Document text ::

Segment Open

So I follow a pretty crazy diet that moves between low carb, keto, and extended fasting, would I recommend it to others? No I follow the diet because I have found that it works the best for me given my various medical problems, but it is unlikely that it is the right diet for most other people. The diet world seems full of all or nothing thinking, as well as a fundamental supposition that is just untrue which is that we are all the same and there is a “best diet”. Now there are probably diets that are universally not the best, ones with lots of fat mixed with processed carbs and sugars in a delicious and convenient package. (What do Bill Clinton, Bill Gates, Warren Buffet, and Donald Trump have in common? A genuine love of McDonalds, let’s not pretend the food doesn’t taste good to most when some of the richest men in the world still eat it, plus it is easy and cheap).
So while there are some near universals(not everyone eating a “bad diet” will face negative health consequences) the truth about diet science is that it is very very complicated and very very over simplified.

Segment Closed

Data ::
Segment Open

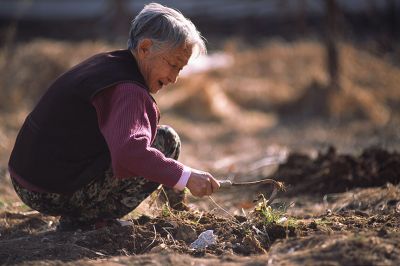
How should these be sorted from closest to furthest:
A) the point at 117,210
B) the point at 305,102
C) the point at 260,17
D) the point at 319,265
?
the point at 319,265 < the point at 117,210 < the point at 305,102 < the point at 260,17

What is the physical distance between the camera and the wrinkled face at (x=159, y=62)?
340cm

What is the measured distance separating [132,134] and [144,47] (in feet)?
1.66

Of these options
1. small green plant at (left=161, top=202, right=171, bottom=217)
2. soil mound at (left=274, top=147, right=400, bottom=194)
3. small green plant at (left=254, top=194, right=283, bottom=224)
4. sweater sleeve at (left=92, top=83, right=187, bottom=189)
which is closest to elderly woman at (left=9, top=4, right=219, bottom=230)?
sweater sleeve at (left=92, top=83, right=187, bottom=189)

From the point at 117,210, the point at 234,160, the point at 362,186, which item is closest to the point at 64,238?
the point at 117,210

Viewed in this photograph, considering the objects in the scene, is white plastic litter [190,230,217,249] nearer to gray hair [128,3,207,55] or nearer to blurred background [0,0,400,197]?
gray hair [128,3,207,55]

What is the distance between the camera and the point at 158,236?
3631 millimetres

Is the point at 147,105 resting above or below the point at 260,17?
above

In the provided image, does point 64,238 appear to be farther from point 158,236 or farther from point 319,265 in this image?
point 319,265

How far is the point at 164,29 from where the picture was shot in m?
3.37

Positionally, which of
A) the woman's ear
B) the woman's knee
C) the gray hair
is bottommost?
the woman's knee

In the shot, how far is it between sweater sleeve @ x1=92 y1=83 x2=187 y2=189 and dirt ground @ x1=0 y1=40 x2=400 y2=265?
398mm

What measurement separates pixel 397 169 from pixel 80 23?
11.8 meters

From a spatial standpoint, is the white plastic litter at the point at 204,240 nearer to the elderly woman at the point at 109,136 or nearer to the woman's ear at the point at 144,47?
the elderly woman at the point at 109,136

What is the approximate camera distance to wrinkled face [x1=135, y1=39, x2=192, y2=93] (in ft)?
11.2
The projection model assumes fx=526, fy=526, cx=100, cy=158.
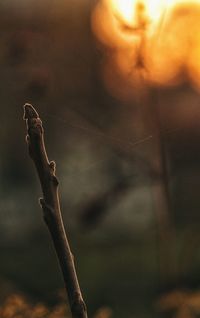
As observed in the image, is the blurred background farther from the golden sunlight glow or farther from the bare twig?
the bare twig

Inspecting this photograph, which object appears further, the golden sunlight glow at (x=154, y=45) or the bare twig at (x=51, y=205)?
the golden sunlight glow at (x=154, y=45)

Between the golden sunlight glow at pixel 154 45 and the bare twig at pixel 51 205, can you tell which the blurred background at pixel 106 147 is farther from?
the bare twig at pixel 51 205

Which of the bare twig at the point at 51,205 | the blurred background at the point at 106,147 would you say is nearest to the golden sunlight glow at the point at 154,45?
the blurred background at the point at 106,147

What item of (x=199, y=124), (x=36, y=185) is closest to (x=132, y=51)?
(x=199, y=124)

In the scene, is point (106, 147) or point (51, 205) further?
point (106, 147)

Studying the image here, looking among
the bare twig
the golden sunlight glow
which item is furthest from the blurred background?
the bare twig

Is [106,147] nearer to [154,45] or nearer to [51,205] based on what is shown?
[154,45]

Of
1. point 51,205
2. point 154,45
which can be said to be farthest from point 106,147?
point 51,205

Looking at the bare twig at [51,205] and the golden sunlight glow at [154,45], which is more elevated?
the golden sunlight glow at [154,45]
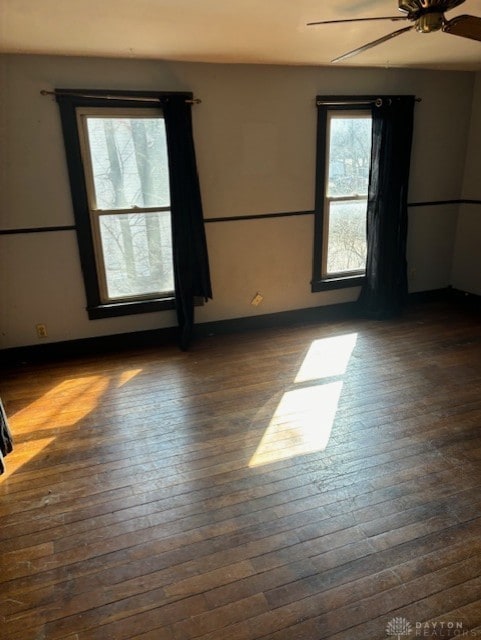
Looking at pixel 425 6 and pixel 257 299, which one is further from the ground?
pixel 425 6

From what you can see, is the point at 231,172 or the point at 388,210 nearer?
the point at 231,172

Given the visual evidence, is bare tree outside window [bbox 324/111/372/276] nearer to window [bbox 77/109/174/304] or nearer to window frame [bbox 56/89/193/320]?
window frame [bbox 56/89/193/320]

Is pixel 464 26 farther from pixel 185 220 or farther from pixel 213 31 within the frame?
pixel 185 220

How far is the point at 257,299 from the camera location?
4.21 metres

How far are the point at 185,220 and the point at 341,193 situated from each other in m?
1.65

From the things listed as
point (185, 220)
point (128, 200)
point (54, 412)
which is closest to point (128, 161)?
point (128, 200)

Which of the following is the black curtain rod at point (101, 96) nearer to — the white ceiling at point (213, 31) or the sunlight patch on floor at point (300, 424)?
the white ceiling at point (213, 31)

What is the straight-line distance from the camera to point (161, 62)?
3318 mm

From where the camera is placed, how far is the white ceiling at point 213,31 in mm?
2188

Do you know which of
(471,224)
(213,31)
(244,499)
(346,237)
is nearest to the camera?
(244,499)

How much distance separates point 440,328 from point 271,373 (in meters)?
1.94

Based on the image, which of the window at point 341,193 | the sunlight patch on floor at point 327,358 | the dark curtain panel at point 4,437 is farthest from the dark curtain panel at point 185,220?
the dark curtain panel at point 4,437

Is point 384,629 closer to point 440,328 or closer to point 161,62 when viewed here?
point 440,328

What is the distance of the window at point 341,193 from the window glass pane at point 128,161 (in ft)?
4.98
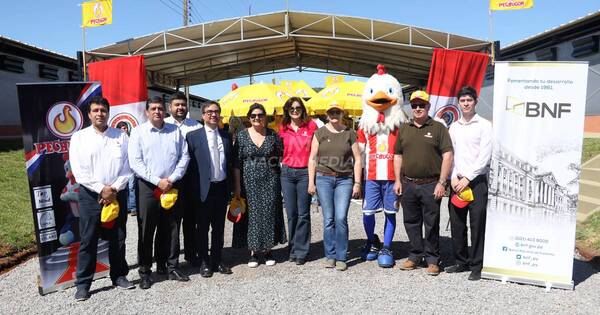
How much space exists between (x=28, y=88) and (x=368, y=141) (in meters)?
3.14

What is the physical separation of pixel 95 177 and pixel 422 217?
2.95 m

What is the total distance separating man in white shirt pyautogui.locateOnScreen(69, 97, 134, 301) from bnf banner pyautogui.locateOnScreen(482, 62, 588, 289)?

Segment Closed

Exercise directions :: Decide whether each statement agrees with the diet post, answering yes or no and quoting the deciding words. (a) The writer's diet includes extended fasting. (b) The writer considers their diet likely right for most other people. (c) The writer calls diet science very complicated. Please rely on the diet post alone.

Answer space ::
(a) Yes: "moves between low carb, keto, and extended fasting"
(b) No: "it is unlikely that it is the right diet for most other people"
(c) Yes: "the truth about diet science is that it is very very complicated"